There is hope on the horizon for Duchenne Muscular Dystrophy patients. Recent advancements in gene therapy offer promising potential, and we are optimistic that these innovations will allow Mason and Dawson to maintain their mobility into adulthood. Currently, both boys are following a steroid treatment regimen as part of their care plan.
In the summer of 2022, Mason (4.5 years old) participated in one of the first gene therapy clinical trials. His trial was Phase 3, which later became a fast-tracked, FDA-approved therapy for other boys with Duchenne. Before a boy can receive this medication, extensive lab work and testing are required, and not all boys are eligible. While this therapy is not a cure, it represents a significant step forward in the fight against Duchenne.
In the summer of 2025, Dawson (4 years old) received a Phase 1 gene therapy trial. This required our family to temporarily relocate to Arkansas—eight hours away from home—for three months so he could participate. As part of the trial, Dawson underwent two muscle biopsies. This was especially difficult for us, as each biopsy involved removing a small piece of muscle from both of his thighs—muscle that, because of Duchenne, is already breaking down far too quickly. While it was not an easy decision, we chose to move forward with hope that this opportunity could make a difference for Dawson’s future.

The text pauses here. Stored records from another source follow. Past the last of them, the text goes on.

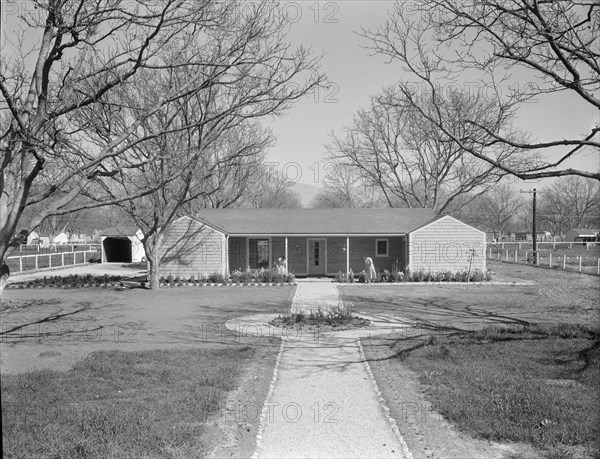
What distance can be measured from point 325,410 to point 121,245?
44.4 metres

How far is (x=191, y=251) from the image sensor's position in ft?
90.4

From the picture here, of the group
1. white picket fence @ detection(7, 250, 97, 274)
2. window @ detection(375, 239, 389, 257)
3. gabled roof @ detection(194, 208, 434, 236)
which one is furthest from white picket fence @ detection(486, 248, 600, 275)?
white picket fence @ detection(7, 250, 97, 274)

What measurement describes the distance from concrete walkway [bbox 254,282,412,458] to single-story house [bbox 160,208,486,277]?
17792 mm

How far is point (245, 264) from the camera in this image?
2905 centimetres

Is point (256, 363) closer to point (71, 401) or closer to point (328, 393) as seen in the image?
point (328, 393)

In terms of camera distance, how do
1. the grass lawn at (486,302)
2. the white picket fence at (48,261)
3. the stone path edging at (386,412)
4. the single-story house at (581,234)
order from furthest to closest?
the single-story house at (581,234)
the white picket fence at (48,261)
the grass lawn at (486,302)
the stone path edging at (386,412)

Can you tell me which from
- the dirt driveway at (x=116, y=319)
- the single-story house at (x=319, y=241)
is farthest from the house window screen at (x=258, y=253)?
the dirt driveway at (x=116, y=319)

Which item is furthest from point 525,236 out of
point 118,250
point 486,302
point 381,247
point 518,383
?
point 518,383

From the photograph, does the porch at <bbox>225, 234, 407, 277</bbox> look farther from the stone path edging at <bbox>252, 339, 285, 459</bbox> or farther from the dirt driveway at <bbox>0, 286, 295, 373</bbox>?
the stone path edging at <bbox>252, 339, 285, 459</bbox>

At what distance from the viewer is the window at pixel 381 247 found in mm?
29250

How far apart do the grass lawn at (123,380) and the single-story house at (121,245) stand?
28972mm

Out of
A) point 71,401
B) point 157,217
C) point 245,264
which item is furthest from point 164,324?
point 245,264

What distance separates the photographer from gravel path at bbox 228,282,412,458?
5.38 meters

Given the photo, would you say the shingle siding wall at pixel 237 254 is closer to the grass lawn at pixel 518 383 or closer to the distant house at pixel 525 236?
the grass lawn at pixel 518 383
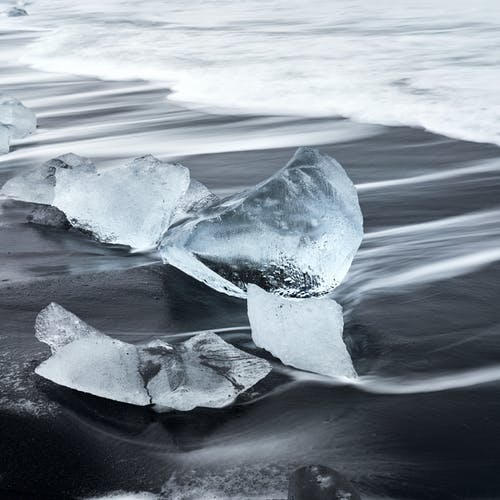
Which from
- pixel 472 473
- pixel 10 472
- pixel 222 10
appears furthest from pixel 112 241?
pixel 222 10

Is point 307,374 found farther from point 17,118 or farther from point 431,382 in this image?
point 17,118

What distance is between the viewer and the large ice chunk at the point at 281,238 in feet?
8.38

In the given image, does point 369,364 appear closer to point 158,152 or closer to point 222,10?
point 158,152

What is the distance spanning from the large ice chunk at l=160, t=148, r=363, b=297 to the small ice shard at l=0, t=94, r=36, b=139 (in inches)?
100

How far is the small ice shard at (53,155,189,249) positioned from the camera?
306 centimetres

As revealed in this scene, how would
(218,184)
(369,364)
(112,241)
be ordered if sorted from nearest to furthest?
1. (369,364)
2. (112,241)
3. (218,184)

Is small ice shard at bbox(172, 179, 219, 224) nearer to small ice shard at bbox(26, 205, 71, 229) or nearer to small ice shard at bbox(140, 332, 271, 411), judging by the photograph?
small ice shard at bbox(26, 205, 71, 229)

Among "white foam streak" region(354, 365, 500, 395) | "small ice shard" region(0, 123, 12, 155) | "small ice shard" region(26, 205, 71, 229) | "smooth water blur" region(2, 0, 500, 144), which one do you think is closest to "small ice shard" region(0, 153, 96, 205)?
"small ice shard" region(26, 205, 71, 229)

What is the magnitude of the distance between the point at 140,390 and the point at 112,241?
4.19 ft

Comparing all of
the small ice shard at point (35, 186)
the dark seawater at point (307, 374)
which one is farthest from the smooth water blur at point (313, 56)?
the small ice shard at point (35, 186)

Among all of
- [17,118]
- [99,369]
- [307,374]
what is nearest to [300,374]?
[307,374]

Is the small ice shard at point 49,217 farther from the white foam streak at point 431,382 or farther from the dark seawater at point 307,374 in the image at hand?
the white foam streak at point 431,382

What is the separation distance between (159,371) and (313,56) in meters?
6.61

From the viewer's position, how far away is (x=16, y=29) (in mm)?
13203
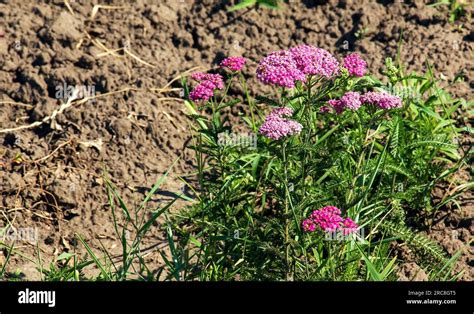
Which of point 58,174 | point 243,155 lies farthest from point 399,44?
point 58,174

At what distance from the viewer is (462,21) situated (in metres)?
6.37

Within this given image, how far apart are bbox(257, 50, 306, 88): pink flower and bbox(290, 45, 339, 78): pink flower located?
0.03m

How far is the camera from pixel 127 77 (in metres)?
6.07

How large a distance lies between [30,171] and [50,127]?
42 cm

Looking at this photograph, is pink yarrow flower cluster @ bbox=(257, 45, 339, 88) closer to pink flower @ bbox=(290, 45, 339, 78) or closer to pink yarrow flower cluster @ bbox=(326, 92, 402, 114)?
pink flower @ bbox=(290, 45, 339, 78)

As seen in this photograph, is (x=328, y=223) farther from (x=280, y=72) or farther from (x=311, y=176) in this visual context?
(x=311, y=176)

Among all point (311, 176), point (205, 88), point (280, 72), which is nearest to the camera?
point (280, 72)

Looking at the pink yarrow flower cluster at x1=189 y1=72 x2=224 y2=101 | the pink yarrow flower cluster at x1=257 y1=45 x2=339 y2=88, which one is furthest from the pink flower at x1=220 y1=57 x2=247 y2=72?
the pink yarrow flower cluster at x1=257 y1=45 x2=339 y2=88

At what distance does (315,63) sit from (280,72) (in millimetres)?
194

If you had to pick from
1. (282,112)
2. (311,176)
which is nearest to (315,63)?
(282,112)

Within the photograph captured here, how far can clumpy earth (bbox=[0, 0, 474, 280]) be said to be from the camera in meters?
5.16
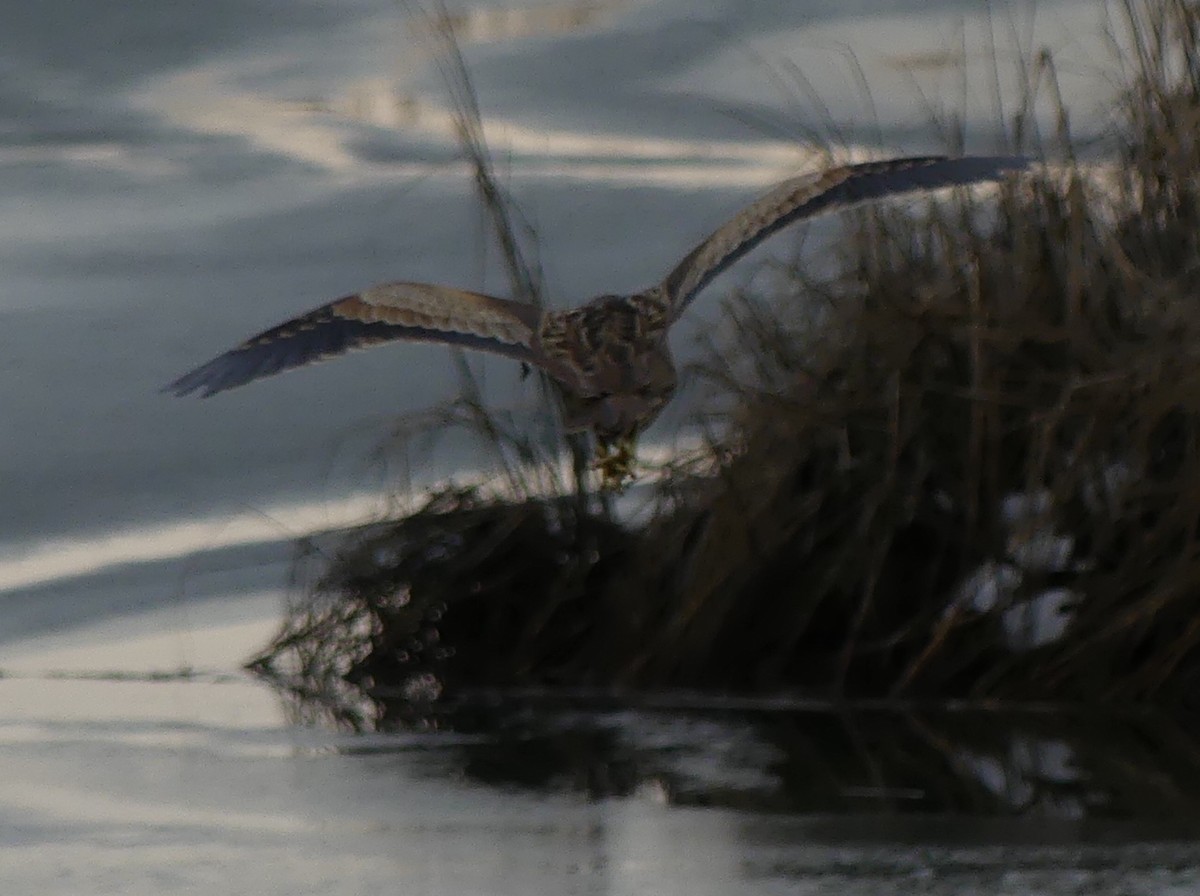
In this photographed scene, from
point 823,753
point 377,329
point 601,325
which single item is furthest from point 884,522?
point 377,329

Currently, Mason (8) and Dawson (5) are still walking and doing amazing for their ages. Mason is receiving weekly IV infusions aimed at slowing the progression of the disease, while Dawson is unable to continue these infusions until he progresses further in his gene therapy trial. Both boys take chronic steroids to help manage inflammation, and Mason is also on an additional approved therapy that is helping restore some of the muscle he is losing daily. Dawson is not yet eligible for this medication.
The future is full of possibilities, and we remain hopeful that Duchenne Muscular Dystrophy will one day be eradicated in our boys’ lifetime.